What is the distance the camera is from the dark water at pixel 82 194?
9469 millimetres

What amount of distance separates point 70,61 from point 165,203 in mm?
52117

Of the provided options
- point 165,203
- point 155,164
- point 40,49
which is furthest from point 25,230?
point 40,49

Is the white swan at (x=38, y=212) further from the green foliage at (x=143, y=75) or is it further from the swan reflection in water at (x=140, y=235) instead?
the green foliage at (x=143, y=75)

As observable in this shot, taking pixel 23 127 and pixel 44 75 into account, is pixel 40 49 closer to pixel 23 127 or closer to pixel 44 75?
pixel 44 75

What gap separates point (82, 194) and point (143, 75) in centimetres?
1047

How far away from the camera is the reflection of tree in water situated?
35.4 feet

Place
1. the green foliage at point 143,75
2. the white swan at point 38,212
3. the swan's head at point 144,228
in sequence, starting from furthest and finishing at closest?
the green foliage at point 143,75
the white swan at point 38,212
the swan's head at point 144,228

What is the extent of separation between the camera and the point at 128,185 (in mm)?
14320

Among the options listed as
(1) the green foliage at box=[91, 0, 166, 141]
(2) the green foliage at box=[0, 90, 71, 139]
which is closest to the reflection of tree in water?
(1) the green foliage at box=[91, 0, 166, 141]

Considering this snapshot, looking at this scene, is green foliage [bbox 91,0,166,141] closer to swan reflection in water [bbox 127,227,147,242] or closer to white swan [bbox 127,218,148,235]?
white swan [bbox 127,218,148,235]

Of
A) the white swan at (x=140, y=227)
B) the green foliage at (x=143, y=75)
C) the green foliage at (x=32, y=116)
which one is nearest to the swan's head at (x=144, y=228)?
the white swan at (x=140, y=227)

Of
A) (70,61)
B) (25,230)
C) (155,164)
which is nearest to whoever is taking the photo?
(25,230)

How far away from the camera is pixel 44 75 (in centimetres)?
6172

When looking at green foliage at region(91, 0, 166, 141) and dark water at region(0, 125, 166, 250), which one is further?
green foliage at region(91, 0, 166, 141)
---
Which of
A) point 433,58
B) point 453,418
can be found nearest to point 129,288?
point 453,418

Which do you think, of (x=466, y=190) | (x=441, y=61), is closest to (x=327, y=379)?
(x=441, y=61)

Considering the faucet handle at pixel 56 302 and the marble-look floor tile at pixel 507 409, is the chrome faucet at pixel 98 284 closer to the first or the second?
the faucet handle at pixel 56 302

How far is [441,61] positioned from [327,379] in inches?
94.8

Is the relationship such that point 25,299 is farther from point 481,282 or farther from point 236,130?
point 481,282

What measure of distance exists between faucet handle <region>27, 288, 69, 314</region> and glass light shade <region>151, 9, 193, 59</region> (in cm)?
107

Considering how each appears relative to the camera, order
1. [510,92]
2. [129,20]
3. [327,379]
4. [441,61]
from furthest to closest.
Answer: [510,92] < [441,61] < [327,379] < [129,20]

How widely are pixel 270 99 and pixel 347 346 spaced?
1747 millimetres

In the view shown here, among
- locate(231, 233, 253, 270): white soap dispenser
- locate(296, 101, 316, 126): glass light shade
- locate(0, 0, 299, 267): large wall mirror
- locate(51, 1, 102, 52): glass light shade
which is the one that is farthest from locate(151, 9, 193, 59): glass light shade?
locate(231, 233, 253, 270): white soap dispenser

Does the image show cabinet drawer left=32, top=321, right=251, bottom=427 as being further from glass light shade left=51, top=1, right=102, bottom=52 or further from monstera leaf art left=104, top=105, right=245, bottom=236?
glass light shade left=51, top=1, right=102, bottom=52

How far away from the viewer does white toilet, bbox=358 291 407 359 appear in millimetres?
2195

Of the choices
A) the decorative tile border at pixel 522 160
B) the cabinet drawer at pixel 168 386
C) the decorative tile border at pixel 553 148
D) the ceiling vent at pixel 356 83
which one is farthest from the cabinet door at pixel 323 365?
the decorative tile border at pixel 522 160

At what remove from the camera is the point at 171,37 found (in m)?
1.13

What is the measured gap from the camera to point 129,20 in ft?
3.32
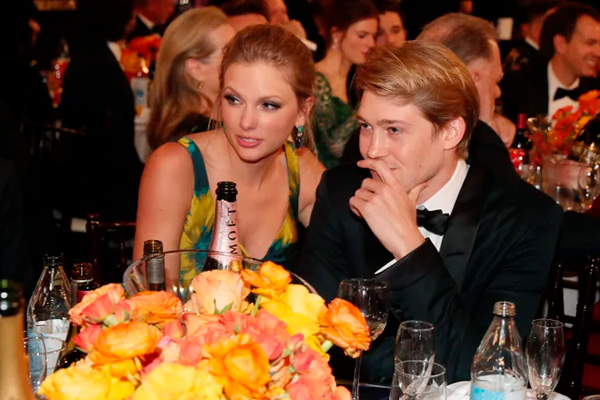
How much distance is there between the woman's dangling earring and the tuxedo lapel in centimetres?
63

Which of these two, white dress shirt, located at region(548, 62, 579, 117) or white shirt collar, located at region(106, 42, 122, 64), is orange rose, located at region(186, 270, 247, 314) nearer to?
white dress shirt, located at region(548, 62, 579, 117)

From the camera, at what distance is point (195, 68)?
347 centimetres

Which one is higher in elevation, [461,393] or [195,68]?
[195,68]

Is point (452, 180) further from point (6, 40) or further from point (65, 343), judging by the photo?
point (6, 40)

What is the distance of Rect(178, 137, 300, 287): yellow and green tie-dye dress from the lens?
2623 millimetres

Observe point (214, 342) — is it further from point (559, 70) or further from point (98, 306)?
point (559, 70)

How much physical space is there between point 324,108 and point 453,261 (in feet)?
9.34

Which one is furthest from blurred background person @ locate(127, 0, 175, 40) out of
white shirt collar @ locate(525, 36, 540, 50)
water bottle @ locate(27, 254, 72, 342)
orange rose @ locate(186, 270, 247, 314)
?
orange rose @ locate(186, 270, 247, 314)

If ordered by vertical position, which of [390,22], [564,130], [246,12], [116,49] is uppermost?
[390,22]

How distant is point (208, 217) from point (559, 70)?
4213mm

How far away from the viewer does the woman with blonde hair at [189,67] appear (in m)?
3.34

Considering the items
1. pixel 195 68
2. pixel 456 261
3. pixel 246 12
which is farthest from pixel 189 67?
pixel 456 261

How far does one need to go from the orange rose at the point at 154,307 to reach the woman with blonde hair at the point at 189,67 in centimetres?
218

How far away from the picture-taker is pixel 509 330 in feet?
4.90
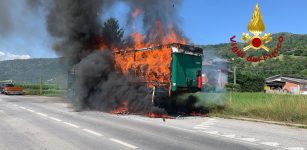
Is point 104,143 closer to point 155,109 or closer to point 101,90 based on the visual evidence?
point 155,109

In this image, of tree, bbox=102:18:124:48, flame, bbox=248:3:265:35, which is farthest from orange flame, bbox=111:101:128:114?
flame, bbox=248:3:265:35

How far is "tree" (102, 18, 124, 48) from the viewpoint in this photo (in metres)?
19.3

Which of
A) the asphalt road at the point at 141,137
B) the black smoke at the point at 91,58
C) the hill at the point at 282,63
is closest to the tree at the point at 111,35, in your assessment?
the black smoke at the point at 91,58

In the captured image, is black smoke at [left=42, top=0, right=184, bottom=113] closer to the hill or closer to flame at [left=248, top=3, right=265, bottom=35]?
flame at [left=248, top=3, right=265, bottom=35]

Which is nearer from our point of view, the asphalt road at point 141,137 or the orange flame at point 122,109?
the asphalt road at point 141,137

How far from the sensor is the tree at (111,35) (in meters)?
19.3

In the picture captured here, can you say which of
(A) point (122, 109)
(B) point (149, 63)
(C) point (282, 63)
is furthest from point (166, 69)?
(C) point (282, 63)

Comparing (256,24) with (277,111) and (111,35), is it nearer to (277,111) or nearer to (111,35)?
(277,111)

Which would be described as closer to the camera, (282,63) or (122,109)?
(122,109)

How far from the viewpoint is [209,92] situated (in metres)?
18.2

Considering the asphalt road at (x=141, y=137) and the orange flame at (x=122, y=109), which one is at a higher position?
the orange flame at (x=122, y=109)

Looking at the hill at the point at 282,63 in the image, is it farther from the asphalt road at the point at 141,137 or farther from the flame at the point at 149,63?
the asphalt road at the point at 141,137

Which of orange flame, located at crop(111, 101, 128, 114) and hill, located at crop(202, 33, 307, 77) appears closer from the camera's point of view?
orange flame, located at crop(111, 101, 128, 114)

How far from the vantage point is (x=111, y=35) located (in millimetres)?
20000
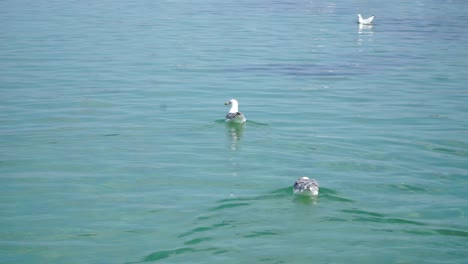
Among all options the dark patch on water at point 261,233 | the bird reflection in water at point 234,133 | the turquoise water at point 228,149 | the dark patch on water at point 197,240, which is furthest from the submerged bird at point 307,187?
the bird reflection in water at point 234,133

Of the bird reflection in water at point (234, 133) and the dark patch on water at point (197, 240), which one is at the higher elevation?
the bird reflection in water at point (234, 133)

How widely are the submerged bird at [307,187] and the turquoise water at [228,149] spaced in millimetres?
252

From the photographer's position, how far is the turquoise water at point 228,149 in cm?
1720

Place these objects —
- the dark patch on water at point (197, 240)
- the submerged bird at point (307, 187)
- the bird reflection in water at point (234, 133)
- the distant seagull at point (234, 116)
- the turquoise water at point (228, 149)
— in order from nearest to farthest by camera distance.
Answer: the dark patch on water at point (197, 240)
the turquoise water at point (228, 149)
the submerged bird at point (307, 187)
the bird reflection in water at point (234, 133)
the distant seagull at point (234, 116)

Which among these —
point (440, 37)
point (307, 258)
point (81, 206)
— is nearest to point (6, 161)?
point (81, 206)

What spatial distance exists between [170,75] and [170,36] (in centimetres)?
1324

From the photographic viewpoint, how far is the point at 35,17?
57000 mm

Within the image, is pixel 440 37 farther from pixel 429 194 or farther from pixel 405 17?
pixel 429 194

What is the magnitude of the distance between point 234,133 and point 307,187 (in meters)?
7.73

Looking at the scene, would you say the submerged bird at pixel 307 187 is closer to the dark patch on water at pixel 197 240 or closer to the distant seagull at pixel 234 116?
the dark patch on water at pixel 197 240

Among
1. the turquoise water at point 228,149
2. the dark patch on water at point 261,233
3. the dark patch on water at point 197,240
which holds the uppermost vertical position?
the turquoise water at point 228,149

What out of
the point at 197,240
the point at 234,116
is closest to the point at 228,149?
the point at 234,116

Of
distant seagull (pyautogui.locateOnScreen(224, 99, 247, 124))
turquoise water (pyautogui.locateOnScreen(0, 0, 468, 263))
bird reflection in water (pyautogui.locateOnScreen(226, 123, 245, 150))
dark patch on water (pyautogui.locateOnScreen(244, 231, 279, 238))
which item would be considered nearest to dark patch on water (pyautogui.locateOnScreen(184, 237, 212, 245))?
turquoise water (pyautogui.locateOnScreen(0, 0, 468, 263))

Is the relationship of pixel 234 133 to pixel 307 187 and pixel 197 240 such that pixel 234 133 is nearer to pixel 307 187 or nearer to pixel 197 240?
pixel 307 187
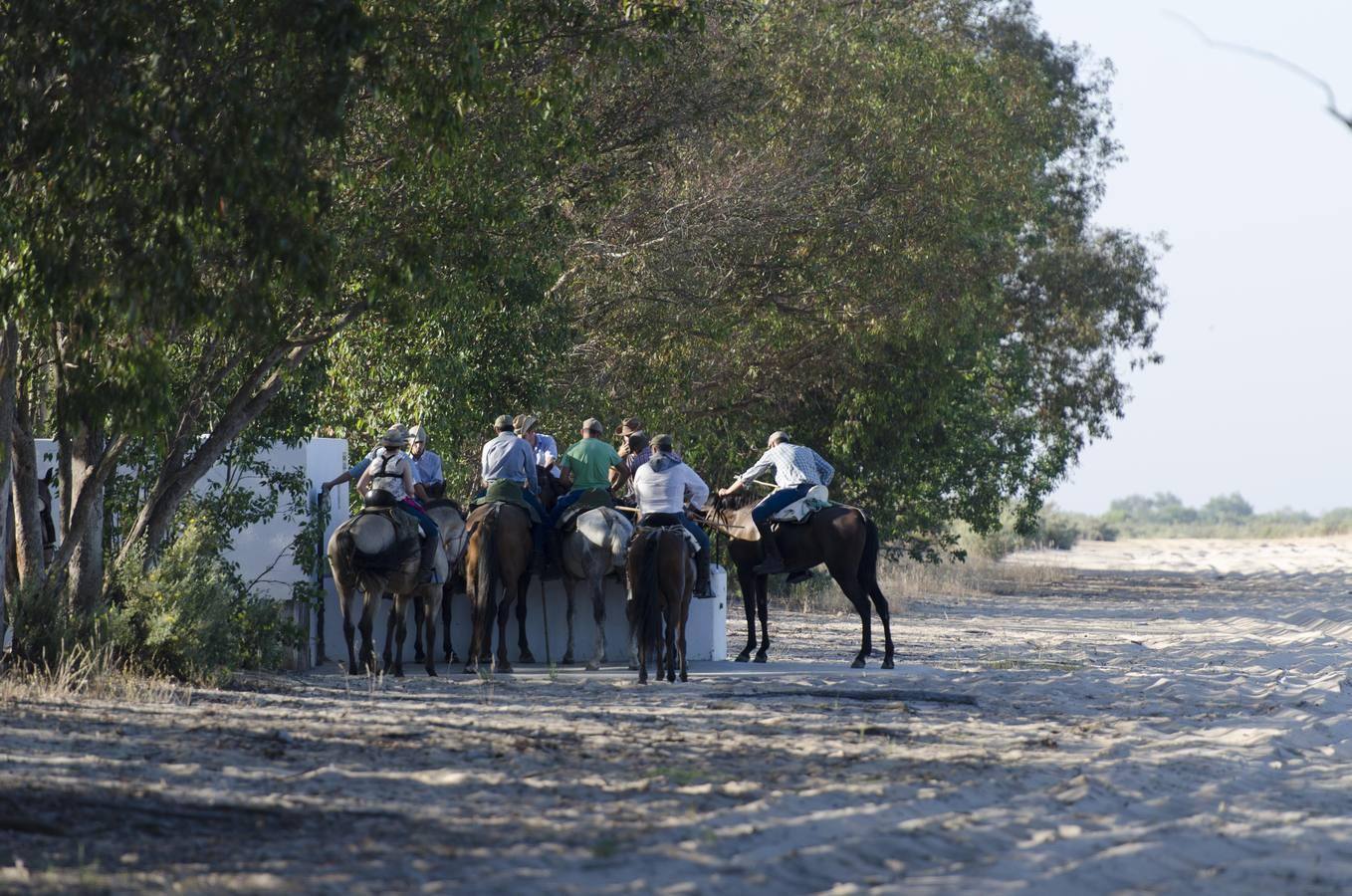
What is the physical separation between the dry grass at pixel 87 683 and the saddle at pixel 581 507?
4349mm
* * *
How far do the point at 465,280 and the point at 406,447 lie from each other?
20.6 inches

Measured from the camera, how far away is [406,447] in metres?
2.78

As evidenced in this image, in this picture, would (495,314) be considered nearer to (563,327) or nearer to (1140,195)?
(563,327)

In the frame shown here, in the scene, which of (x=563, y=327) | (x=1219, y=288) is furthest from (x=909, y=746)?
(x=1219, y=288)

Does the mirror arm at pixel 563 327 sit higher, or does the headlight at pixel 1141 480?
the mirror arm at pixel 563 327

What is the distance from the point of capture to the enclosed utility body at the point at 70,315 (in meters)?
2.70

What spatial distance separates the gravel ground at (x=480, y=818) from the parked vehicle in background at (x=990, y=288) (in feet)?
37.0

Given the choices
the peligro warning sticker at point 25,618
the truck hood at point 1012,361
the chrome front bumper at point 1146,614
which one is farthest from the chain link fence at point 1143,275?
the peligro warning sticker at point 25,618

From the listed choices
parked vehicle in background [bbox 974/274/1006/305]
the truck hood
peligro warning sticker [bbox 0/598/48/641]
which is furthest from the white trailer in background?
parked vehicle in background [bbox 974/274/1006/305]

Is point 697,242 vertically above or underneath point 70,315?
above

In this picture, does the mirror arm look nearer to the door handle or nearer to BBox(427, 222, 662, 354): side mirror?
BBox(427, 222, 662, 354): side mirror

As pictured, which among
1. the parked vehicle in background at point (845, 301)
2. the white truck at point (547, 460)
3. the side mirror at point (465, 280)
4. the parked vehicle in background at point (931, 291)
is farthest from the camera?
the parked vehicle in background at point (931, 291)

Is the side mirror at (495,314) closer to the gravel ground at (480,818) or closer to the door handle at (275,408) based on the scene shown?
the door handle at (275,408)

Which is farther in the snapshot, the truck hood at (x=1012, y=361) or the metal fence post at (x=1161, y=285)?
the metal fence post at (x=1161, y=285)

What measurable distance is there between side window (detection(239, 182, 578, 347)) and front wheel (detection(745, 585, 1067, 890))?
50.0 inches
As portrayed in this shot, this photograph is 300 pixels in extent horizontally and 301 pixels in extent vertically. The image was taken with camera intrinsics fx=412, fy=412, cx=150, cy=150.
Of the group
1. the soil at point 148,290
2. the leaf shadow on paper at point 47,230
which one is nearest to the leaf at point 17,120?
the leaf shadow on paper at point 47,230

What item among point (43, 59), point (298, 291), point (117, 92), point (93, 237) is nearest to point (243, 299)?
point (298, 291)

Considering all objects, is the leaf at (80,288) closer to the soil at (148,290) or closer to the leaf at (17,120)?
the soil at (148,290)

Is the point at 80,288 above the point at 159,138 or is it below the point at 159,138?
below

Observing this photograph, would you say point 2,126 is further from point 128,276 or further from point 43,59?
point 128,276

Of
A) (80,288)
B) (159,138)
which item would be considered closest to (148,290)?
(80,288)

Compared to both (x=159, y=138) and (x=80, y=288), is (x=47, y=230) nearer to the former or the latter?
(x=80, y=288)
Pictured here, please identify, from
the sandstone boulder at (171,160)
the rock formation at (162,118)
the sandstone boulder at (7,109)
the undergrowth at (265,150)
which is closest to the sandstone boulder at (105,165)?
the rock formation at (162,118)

→ 任务说明: 请统计上面的材料中含有“much”一词的行数，只写出这个数字。

→ 任务作答: 2